4 Model Preparation and Flow

This chapter provides a brief introduction to the steps involved in data analysis using linear mixed models and some thoughts on data quality and data interpretation.

Note

The steps explained below were applied to all the chapters.

Analyzing data using linear mixed models involves several key steps, from data preparation to model interpretation. Here’s a structured approach:

graph TD
  A[Define Research Question] --> B[Evaluate Data Quality]
  B --> C[Fit Model]
  C --> D[Check Model Assumptions]
  D -- Met --> E[Conduct Inference]
  D -- Unmet --> F[Check data or consider others models]

4.1 Define the Research Question(s)

It is important to define what is your question that you want to answer with your research data because it directly influences the model specification, interpretation, and validity.
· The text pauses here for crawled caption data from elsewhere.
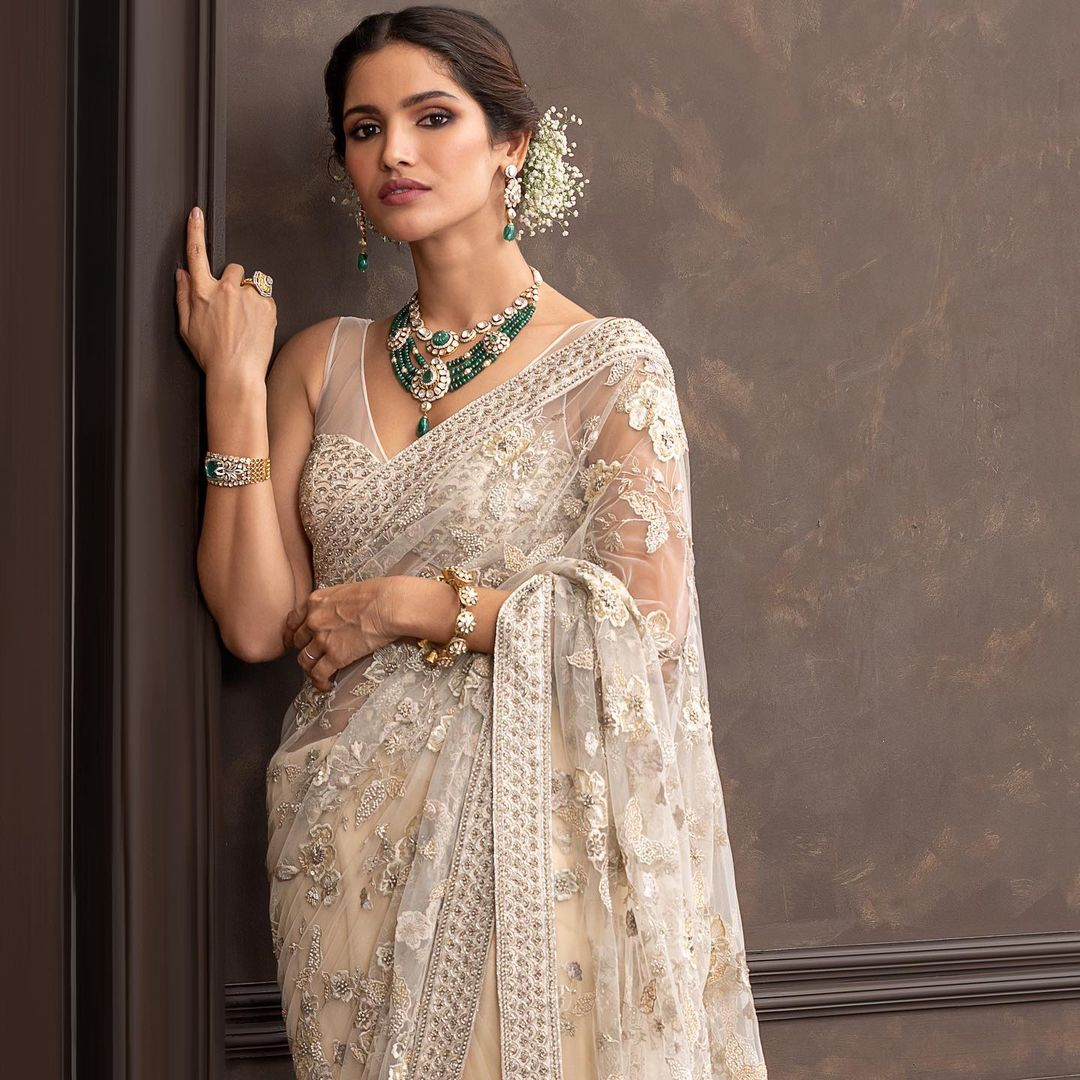 A classic ivory net saree with tonal floral embroidery. . Wedding Couture 21-22 Shyamal & Bhumika . 2021-10-18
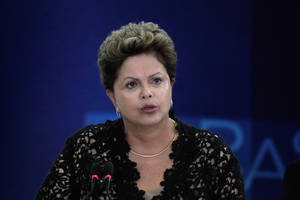 Photo - Brazil's President Dilma Rousseff speaks during a ceremony to present six new ministers to her cabinet, at the Planalto Presidential Palace, in Brasilia, Brazil, Monday, March 17, 2014.  President Rousseff announced changes in her Cabinet with an eye on the October elections in which some of her former ministers will run for Congress and regional government posts. (AP Photo/Eraldo Peres)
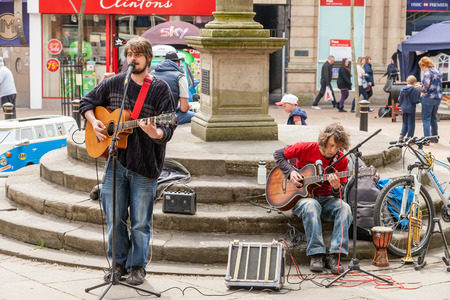 busker: Newcastle under lyme United Kingdom - May 5, 2014 : Street musicians performing at the Lymelight Festival. Newcastle Under Lyme, Staffordshire, England. Editorial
This was determined prior to design of the experiment and data acquisition. However, things change as an experiment unfolds, and sometimes experimental aims become lost in translation between the original grant proposal for a prioject and when a graduate student eventually implements the experiment. Before embarking on an analysis, write down the goals of analysis in the most precise terms possible. Examples:

We want to know how much barley yield change as the result of this new fertilizer source compared to another source.

We want to estimate the change in milk yield with each unit change in cow parity.

We want to know if the drug has a stronger effect on reducing cholesterol rates where a difference of 5 units or more is considered a meaningful result.

We want to know the relative contributions of location, year and cultivar influencing barley yield across southern Idaho.

The first two examples are asking for specific inference on the estimated effects of a particular intervention. The third example is a hypothesis test, and the fourth example is also inferential, but focused on variance instead of point estimates.

For example, We conducted a randomized field trial to study wheat yield response to different nitrogen fertilizer treatments. In this case, we want to analyze how wheat yield responded to the fertilizer treatments. The next step is to identify the dependent variable (yield), and the fixed effects (treatment) and random effects (replications) in the experiment design.

4.2 Data integrity checks

The first thing is to make sure the data is what we expect. Here are the steps to verify our data:

4.2.1 1. Check structure of the data

In this step, we need to make sure that class of variables in data is as expected e.g. replication or block and Year are often in the numeric format after import into R. But, for analysis the replication unit and other variables that are not truly numerical¹ needs to be in a ‘character’ or ‘factor’ format. The dependent variable must also be in the correct format for its intended data type. For this tutorial, the dependent variable is expected to be numeric in all cases², although categorical outcomes are certainly plausible.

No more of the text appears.